[Dataset rows]

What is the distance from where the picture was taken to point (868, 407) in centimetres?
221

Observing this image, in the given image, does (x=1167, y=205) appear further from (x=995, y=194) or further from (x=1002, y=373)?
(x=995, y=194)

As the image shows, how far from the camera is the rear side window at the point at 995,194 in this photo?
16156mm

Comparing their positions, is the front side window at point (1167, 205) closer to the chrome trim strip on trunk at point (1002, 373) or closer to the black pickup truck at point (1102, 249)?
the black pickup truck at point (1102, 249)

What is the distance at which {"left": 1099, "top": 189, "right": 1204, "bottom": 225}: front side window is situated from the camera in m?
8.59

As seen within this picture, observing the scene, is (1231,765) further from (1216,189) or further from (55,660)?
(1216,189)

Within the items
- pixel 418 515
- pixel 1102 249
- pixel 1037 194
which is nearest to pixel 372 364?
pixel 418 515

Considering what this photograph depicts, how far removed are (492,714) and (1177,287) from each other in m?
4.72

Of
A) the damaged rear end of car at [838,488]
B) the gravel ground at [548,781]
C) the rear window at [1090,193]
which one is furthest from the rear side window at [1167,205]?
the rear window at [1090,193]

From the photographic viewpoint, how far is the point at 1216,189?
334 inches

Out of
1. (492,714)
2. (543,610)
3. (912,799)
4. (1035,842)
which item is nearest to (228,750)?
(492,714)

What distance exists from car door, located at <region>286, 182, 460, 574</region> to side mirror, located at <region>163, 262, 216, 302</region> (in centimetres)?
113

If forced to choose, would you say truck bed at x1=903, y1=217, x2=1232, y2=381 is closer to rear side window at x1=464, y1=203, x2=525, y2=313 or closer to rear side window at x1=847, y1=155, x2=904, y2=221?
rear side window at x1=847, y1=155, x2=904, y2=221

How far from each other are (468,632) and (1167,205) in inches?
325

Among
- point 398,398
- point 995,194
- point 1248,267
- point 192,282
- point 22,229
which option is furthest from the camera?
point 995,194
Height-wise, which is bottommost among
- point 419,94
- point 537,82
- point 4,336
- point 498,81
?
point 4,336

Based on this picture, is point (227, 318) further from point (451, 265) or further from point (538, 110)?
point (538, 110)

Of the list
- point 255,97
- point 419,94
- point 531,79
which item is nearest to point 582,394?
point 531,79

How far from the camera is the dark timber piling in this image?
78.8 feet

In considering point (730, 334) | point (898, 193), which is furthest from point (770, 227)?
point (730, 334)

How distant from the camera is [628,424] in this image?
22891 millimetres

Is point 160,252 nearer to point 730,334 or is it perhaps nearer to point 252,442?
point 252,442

§ **Work to complete**: Retype, character for character, every line from the one containing "Is point 160,252" through the final line above, both included.

§ **Task response**:
Is point 160,252 nearer to point 730,334 or is it perhaps nearer to point 252,442?
point 252,442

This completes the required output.